Un « minimétabolisme » caché au cœur de la cellule ouvre des portes contre le cancer

Les cellules cancéreuses sont capables d'utiliser les cellules saines pour se renforcer

Une découverte récente pourrait changer notre compréhension des mécanismes mobiles liés au cancer. Une étude met en lumière l’interaction complexe entre les enzymes métaboliques et l’ADN, offrant des perspectives intéressantes pour le développement de nouvelles approches thérapeutiques.

Une étude récemment publiée dans Nature Communications a révélé que plusieurs enzymes métaboliques, habituellement engagées dans la production d’énergie à la périphérie des cellules, opèrent avec une certaine liberté au-dessus de notre ADN. On pourrait parler d’un « mini métabolisme » fonctionnant à l’intérieur du noyau. Cette découverte pourrait aider à comprendre pourquoi certains cancers sont si résistants.

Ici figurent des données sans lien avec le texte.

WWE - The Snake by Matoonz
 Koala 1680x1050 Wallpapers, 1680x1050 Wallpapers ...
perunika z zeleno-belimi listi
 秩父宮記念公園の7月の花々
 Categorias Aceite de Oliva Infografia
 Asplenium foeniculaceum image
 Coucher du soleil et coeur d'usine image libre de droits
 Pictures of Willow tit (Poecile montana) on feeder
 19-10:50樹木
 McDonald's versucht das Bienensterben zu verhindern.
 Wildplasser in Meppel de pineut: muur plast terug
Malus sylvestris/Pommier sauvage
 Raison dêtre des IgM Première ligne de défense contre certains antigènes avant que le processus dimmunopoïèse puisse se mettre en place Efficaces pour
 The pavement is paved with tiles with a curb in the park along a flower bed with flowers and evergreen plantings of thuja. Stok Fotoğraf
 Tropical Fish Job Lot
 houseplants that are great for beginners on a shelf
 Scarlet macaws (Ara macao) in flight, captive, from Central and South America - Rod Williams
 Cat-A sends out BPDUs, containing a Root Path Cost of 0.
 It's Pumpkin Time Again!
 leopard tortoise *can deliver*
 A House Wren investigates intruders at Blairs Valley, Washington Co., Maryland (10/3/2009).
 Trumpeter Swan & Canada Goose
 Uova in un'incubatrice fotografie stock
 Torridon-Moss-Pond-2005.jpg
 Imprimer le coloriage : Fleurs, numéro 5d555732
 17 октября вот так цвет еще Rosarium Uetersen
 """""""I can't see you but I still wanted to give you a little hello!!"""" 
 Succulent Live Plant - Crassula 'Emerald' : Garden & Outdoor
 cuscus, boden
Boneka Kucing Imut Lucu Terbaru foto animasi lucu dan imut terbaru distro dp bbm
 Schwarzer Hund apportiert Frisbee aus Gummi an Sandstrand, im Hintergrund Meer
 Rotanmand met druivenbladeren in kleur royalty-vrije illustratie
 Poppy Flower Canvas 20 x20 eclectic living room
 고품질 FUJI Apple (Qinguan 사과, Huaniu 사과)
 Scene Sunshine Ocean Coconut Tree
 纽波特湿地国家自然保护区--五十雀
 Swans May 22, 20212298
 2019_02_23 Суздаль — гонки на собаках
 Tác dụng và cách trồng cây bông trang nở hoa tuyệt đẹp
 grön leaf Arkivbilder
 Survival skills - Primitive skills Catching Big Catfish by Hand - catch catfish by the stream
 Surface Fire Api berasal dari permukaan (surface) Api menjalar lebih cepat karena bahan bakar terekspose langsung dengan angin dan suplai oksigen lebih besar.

Les chercheurs ont démontré que chaque type de cellule, et surtout, chaque type de cancer présente sa propre « empreinte métabolique ». Autrement dit, les cellules cancéreuses organisent ces enzymes de manière stratégique, presque comme si elles avaient un plan de survie. Cela implique que le métabolisme et notre code génétique ne sont pas deux entités distinctes. Les cellules tumorales semblent avoir la capacité d’exploiter cette communication pour échapper aux traitements de chimiothérapie ou de radiothérapie, se protégeant ainsi mieux que ce que l’on pensait auparavant.

Un nouveau défi : comprendre comment elles parviennent à pénétrer les pores nucléaires

Les cellules cancéreuses sont capables d'utiliser les cellules saines pour se renforcer
Les cellules cancéreuses sont capables d’utiliser les cellules saines pour se renforcer

Une autre découverte qui interpelle les experts est la capacité de ces enzymes à se déplacer vers les zones de l’ADN endommagées, offrant leur support en cas de réparations d’urgence. Par exemple, la protéine appelée IMPDH2 agit différemment selon qu’elle se trouve dans le cytoplasme ou dans le noyau : lorsqu’elle pénètre dans le noyau, elle s’active en tant que « gardienne » pour maintenir la stabilité du génome.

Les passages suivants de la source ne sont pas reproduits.